The holidays are coming! The holidays are coming! Whoa! What happened to summer?

Time to get on with the preparations. No need to look for the holiday dishes when you only have one set.

Candlesticks? Right handy as we use them every night. Makes the neighbors wonder what we have been up to when they see the flicker of candles through the window.

I remember family holiday feasts before the electronic age we now live in. It was a kinder, gentler time that brought much laughter and a few tears.

The tears could always be counted on from my Mom when she said grace those many years, but the laughter was inspired by everyone.
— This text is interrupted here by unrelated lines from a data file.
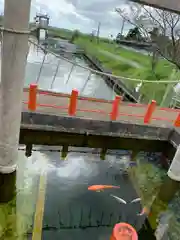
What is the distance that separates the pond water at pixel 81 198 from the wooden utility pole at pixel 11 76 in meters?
0.62

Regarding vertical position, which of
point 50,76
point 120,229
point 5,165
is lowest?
point 50,76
Funny, happy memories … so many to choose from.

My brand-new sister-in-law tripping over the dog on the way to the dining room, dispatching the traditional creamed onions down the hallway floor.
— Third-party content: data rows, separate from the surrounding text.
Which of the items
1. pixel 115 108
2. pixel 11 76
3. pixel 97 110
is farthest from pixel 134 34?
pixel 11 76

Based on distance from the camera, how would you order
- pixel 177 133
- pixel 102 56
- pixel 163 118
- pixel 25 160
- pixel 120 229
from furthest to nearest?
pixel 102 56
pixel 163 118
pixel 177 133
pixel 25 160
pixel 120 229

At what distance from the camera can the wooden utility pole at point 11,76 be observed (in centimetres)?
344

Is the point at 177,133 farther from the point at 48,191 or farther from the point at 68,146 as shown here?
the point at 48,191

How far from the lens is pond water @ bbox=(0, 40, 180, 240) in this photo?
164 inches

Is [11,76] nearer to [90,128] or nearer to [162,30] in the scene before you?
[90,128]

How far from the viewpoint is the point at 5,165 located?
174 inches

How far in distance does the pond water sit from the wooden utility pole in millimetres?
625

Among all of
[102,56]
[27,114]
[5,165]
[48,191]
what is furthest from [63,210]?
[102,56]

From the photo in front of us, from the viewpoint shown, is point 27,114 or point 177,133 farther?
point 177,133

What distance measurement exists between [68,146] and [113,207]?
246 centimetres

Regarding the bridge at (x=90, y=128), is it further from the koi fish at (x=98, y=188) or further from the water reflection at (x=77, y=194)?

Neither my sister-in-law nor the dog was hurt, but the creamed onions didn’t survive.

Sipping homemade cider out of mason jars by an old wood stove at my aunt and uncle’s farm, not realizing the sweet tang was prompting us to laugh at jokes that weren’t even funny.

Trying to teach a half frozen turkey, which we thought was ready to stuff, how to swim. (The label said you could thaw it in water.) Good thing we had a large sink.

That was time-consuming, nerve-wracking, extremely exciting and afterward very funny. It was also delicious.

Covertly fooling my cousin’s superstitious grandmother to sit at a table at which 13 people would be served. The extra setting and chair did the trick, but after dinner she mentioned that one of the parties didn’t make the trip.

We all were nervous that one of the younger children would blow our cover.

In the past, laden holiday tables have seated an overflow of family.

As our young people left to begin their own lives and their own traditions, there was an ebb in the number.

No longer are card tables necessary at both ends of the table. However, just as the tide changes, so will the number of chairs when the flux of growing families and memories of childhood bring them back home.

It is a time to once again renew the magic of old stories passed on to new family members, and to celebrate the sweet memory of the folks who aren’t with us to share the laughter.

Some traditions cannot be changed. The famous creamed onions will be on the menu.

Enjoy the preparations. They are your future stories.